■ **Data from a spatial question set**
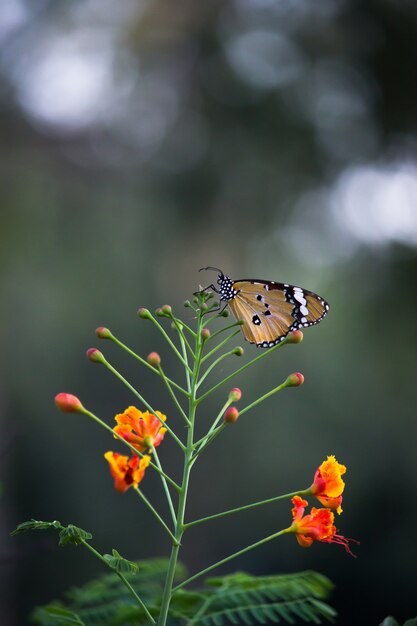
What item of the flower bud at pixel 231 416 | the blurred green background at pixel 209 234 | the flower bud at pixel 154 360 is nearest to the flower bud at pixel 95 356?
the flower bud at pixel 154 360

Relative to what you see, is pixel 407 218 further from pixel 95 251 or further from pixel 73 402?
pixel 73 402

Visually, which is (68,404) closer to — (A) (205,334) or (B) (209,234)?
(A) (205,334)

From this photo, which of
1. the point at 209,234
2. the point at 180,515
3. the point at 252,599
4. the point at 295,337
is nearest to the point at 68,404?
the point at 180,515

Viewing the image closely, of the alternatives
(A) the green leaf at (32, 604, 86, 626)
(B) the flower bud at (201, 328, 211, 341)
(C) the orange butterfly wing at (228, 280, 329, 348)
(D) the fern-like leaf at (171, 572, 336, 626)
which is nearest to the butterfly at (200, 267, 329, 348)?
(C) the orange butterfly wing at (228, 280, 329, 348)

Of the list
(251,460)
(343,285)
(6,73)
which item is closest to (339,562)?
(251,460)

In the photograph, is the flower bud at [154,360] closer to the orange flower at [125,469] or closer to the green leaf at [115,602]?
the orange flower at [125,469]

■ **What this task involves**
Copy all of the data above word for word, but leave out the pictures.

■ **Exercise solution**
What item of the flower bud at pixel 231 416 | the blurred green background at pixel 209 234 | the flower bud at pixel 154 360 is nearest to the flower bud at pixel 95 356?
the flower bud at pixel 154 360

Relative to what you see, is pixel 407 218 further from pixel 95 251 or further from pixel 73 402?
pixel 73 402

Visually, which is (68,404) closer to — (A) (205,334) or (B) (209,234)?
(A) (205,334)

From this photo, which of
1. the point at 209,234
2. the point at 180,515
3. the point at 252,599
4. the point at 295,337
is nearest to the point at 68,404?
the point at 180,515

Viewing the image closely, of the alternatives
(A) the green leaf at (32, 604, 86, 626)
(B) the flower bud at (201, 328, 211, 341)
(C) the orange butterfly wing at (228, 280, 329, 348)
(D) the fern-like leaf at (171, 572, 336, 626)
which is nearest to the butterfly at (200, 267, 329, 348)?
(C) the orange butterfly wing at (228, 280, 329, 348)

Of the list
(251,460)
(343,285)
(6,73)
which item is closest to (339,562)?
(251,460)

In the photograph, is the flower bud at [154,360] closer to the orange flower at [125,469] or closer to the green leaf at [115,602]?
the orange flower at [125,469]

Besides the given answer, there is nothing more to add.